Leaving London for rural East Sussex, where he intends to write an anti-war book (despite the protests of his socialite wife, Daphne), Milne finds himself stuck, until he gives a A walk with his young son, Christopher Robin, in his “hundred-acre paradise” brings unexpected beauty. “Are we writing a book?” asks the boy everyone calls “billy moon”. “I thought we were just having fun.”

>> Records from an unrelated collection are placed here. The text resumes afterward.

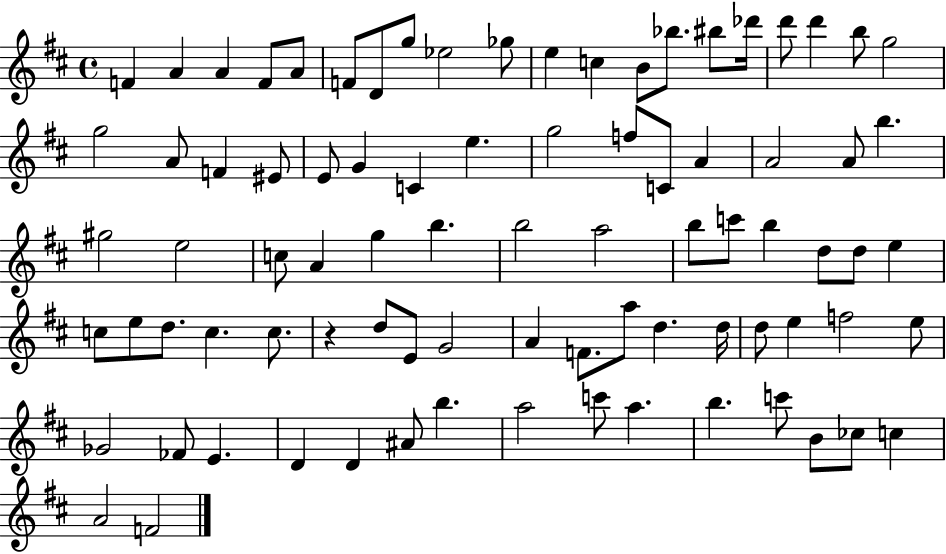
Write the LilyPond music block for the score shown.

{
  \clef treble
  \time 4/4
  \defaultTimeSignature
  \key d \major
  f'4 a'4 a'4 f'8 a'8 | f'8 d'8 g''8 ees''2 ges''8 | e''4 c''4 b'8 bes''8. bis''8 des'''16 | d'''8 d'''4 b''8 g''2 | \break g''2 a'8 f'4 eis'8 | e'8 g'4 c'4 e''4. | g''2 f''8 c'8 a'4 | a'2 a'8 b''4. | \break gis''2 e''2 | c''8 a'4 g''4 b''4. | b''2 a''2 | b''8 c'''8 b''4 d''8 d''8 e''4 | \break c''8 e''8 d''8. c''4. c''8. | r4 d''8 e'8 g'2 | a'4 f'8. a''8 d''4. d''16 | d''8 e''4 f''2 e''8 | \break ges'2 fes'8 e'4. | d'4 d'4 ais'8 b''4. | a''2 c'''8 a''4. | b''4. c'''8 b'8 ces''8 c''4 | \break a'2 f'2 | \bar "|."
}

credited with rekindling the joy snuffed out by the great war, milne’s innocent poems and stories become an international sensation. But such success comes at a price, as young Billy finds his perfect childhood up for sale. “If I’m in a book,” he protests, “people will think I’m not real,” a problem that was intensified when his parents proceeded to put him on display “like a show pony.” When Billy is photographed alongside his toy bear’s real-life namesake at London Zoo, the fact that they are both imprisoned in a public enclosure is not lost on them.

With his pudding bowl hair and gender-neutral robes (kudos to costume designer odile dicks-mireaux), young will tilston as billy looks like the spit from eh shepard’s timeless illustrations, so much so that the director curtis is able to glide from live action to smoothly animated illustration with perfect ease. Whether he’s putting on his boots or dragging his bear up the stairs, these images have a warm familiarity and tap into great sources of affection.

Meanwhile, the script manages to reproduce the greatest hits: the boy kneeling at the foot of the bed; the “hot is so hot” in the bathroom; the circular footprints in the snow; bees only care about making honey. A game of cricket in the garden evokes memories of the hope and glory of John Boorman, while flashbulbs and popped champagne corks of success transport Milne back to the blood-soaked fields of France.

The highly versatile

gleeson is excellent as milne, who suffers from post-traumatic stress disorder, who “has had enough of making people laugh. I want them to notice!”. – an ambition Daphne sees as “perfectly horrible”. as Christopher Robin’s brittle mother (“Are you my manager?”), Margot Robbie pulls the short straw; hers is an unpleasant role, rather without nuances in her opportunism. Instead, Kelly Macdonald wins hearts as Oliva (aka “Nou”), Billy Moon Poppins’ babysitter who becomes both the moral anchor and emotional lightning rod at the center of the film. As the older Christopher Robin, Alex Lawther elevates later-life resentments above the level of mere petulance against parents, which is no small feat.

Throughout, Carter Burwell’s score jingles and rises, employing piano and harp to mercilessly tug at the heartstrings, assisted by Al Bowlly’s 1939 recording of a man and his dream. It says a lot about the cottrell-boyce script that the deeper themes of betrayal and despair, that Frankenstein-like feeling of being overshadowed and undone by creation itself, survive amidst the schmaltz.

In the end, though, it’s those dusty rays of optimistic light that linger, bathing the film in a calming glow. Fittingly, Farewell Christopher Robin is dedicated to the late producer Steve Christian, who died earlier this year, and to whose extensive legacy this is an excellent tribute.